Another study in the field of genetics, this time developed by Moberg et al. (2020), revealed that several regulatory genes, as well as certain proteins involved in the adaptation of muscles to resistance exercise, are linked to muscle memory. (In other words, they are influenced by each person’s training background).
One of the remarkable results of this study is that the cells in the legs exercised by the participants, after 10 weeks of training and 20 weeks at rest, were better prepared to develop volume and strength, both genetically and metabolically.
Specifically, the researchers found a wide range of genetic markers, as well as biochemical signals, in the muscle cells of the participants, related to the proper functioning of muscles and their growth.
According to research, muscle memory clearly exists, and it shows up as a result of sports training.. However, the researchers stress that more research is needed in this regard.
However, it is not only believed that muscle memory is due to genetics.
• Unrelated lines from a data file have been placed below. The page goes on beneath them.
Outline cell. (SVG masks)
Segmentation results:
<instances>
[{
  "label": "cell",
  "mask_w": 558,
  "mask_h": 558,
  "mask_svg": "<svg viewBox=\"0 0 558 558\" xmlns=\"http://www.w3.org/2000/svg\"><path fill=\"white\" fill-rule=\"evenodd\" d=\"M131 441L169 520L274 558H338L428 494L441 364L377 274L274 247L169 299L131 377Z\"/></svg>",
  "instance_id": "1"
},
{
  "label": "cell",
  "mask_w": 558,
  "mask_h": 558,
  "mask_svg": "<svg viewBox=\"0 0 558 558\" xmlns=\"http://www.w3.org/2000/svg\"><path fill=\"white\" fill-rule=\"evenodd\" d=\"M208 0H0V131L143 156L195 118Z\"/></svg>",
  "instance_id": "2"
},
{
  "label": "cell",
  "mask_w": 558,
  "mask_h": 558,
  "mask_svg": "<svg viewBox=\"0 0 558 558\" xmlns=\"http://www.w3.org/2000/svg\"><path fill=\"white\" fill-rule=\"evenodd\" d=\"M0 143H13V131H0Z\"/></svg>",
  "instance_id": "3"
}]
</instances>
Francisco Ozores, anthropometric technician and physical education teacher, explains that muscle memory is a broad concept, which encompasses (or is explained by) three essential aspects: the organic, the psychological and the physiological.
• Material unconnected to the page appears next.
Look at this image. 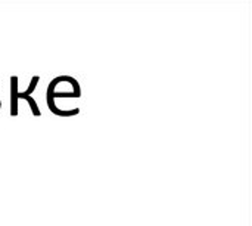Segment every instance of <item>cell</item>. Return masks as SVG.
<instances>
[{"label": "cell", "instance_id": "obj_1", "mask_svg": "<svg viewBox=\"0 0 252 226\" xmlns=\"http://www.w3.org/2000/svg\"><path fill=\"white\" fill-rule=\"evenodd\" d=\"M80 98L81 93H75V92H56L50 84L47 86V92H46V99H47V108L59 115V117H72V115H77L80 113V108H75V110H69V111H61L58 110L56 104H55V99L56 98Z\"/></svg>", "mask_w": 252, "mask_h": 226}, {"label": "cell", "instance_id": "obj_2", "mask_svg": "<svg viewBox=\"0 0 252 226\" xmlns=\"http://www.w3.org/2000/svg\"><path fill=\"white\" fill-rule=\"evenodd\" d=\"M10 115H18V77H10Z\"/></svg>", "mask_w": 252, "mask_h": 226}, {"label": "cell", "instance_id": "obj_3", "mask_svg": "<svg viewBox=\"0 0 252 226\" xmlns=\"http://www.w3.org/2000/svg\"><path fill=\"white\" fill-rule=\"evenodd\" d=\"M19 99H25V101H28L32 115H40V114H41V111H40V108H38L37 102L32 99V96H25V95H21V93L18 92V101H19Z\"/></svg>", "mask_w": 252, "mask_h": 226}, {"label": "cell", "instance_id": "obj_4", "mask_svg": "<svg viewBox=\"0 0 252 226\" xmlns=\"http://www.w3.org/2000/svg\"><path fill=\"white\" fill-rule=\"evenodd\" d=\"M40 81V77L38 75H34L32 78H31V81H30V87L25 90V92H22L21 95H25V96H31V93L34 92V89L37 87V83Z\"/></svg>", "mask_w": 252, "mask_h": 226}]
</instances>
According to him, people used to playing sports (in particular professional or high level athletes) have different capacities from people “in the street” because of their work, beyond the physical.
These abilities have to do, for example, with a “strong” mind capable of training to the limit, or with the ability to develop new capillaries for that muscle mass that once had protein assimilation.
Thus, according to Ozores, muscle memory would be this ability that allows us to develop old physical exercises much more easily (Which is an advantage for athletes over non-athletes); then, according to him, genetics would also act, but as well for the athletes as for the non-athletes.
How long does muscle memory last and what factors does it depend on?
According to experts, it depends on several factors, such as the age at which you stopped playing sports, the age at which the body is re-exercised, the time elapsed between one moment and another, the type of food, its own activity, genetic and metabolic factors, etc.
Ana Chezzi, nutritionist specializing in anthropometry, explains that muscle memory it lasts about 72 hours; This means that the ideal would be that if we play sports on a Monday, we should do it again on Thursday, because otherwise all the preparation that our body (and therefore our muscles) has done deteriorates and even loses.
The importance of sport (and youth)
It’s nothing new that sport is so healthy for our body (and our eyes, also for our mind!). Thus, experts agree to underline the importance of staying active and training our muscles as much as possible throughout life, Although especially when we are young. This is because as our body ages (just like our muscles), building muscle becomes more and more difficult.
This way, although muscle memory seems to exist and can help us a lot in this regard (in our physical recovery, for example, or just being in good shape), we can still “make things easier” by putting our part. Outraged, let’s not forget that without training, muscle memory does not exist.
- Joanisse, S., Gillen, JB, Bellamy, LM, McKay, BR, Tarnopolsky, MA, Gibala, MJ and Parise, G. (2013). Evidence of the contribution of muscle stem cells to non-hypertrophic skeletal muscle remodeling in humans. The FASEB Journal, 27 (11): 4596-4605.
- Martin, D., Carl, K. and Lehnertz, K. (2007). Manual of sports training methodology. Editorial Paidotribo. Barcelona.
- Moberg, M., Lindholm, EM, Reitzner, SM, Ekblom, B., Sundberg, CJ and Psilander, N. (2020). Exercise induces different molecular responses in trained and untrained human muscles. Med Sci sports exercise.